Albuquerque Cops Angry They Can’t Do Their Jobs after Chief’s New Memo

Albuquerque Cops Angry They Can't Do Their Jobs after Chief's New Memo
Albuquerque police officer Mario Vallejos on Saturday steps into his patrol vehicle which is equipped with a license plate reader.

Albuquerque, NM – Albuquerque Police Department’s (APD) chief, Michael Geier, released a memo this week in regards to dealing with panhandlers. The memo is in response to a lawsuit filed by the ACLU over controversial ordinance targeting the panhandlers. The memo states that officers are not to order people to leave a public place. At least for the time being, officers are not to enforce the law while litigation is currently pending.

The ALbuquerque Police Officers Association president is against the new policy because of the language used. In his opinion the language of the chief’s memo is too broad and completely “handcuffs” officers.

“We see complaints constantly with individuals that are drinking in the park, kids can’t play safely and there’s needles all over the place,” said Shaun Willoughby. “When it comes to a misdemeanor crime or thes quality of life concerns we’re repeatedly seeing from neighborhood associations, they need to understand that your officers really can’t do much.”

Dated June 25, the memo stops officers from asking people to leave public places.

According to Willoughby the new directive puts fear in officers that they’ll do something wrong.

“Any public place?
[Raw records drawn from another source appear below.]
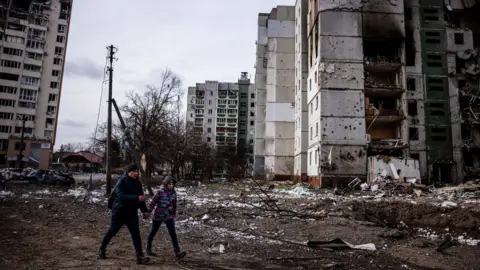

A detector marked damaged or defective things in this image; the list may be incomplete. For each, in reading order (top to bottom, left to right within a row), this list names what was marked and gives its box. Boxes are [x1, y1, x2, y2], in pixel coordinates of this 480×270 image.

damaged residential building [0, 0, 72, 169]
damaged residential building [186, 72, 256, 160]
damaged residential building [253, 5, 298, 180]
damaged residential building [294, 0, 478, 186]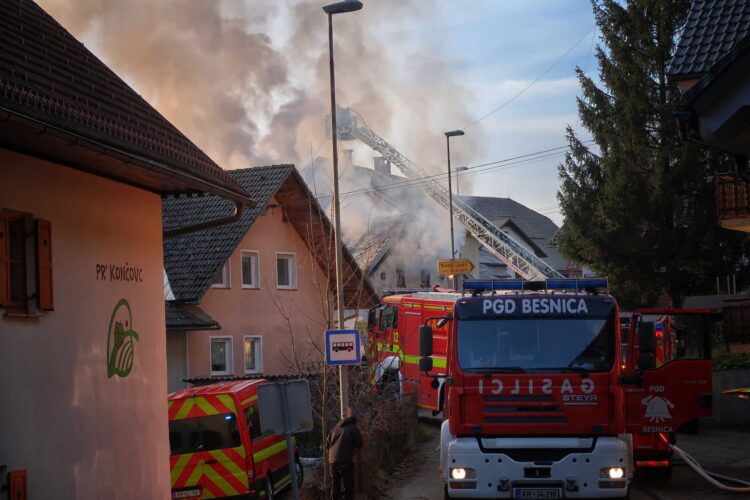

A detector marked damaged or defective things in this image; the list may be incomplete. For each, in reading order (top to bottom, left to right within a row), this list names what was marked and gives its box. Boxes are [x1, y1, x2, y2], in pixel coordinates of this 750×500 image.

damaged roof [0, 0, 253, 204]
damaged roof [162, 166, 378, 308]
Like if you’re camping in a park. If you’re underneath the interstate in a tent, if you’re in an alley. This tells officers it’s just not worth it,” he said. “We want to do our job. If you’re not paying attention to little crime, you’re not paying attention to crime.”
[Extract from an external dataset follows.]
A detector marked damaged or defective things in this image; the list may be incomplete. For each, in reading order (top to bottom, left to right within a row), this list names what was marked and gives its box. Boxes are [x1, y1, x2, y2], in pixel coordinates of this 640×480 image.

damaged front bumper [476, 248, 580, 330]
Albuquerque Police Department spokesman Gilbert Gallegos released this statement in regards to the memo:

“The city previously agreed not to enforce the ordinance while a federal court determines whether it is constitutional. The agreement not to enforce the ordinance was adopted as an order of the court. Chief Geier updated officers about the Court order and reminded officers not to take any action to enforce the ordinance until there is a final judgement from the Court.”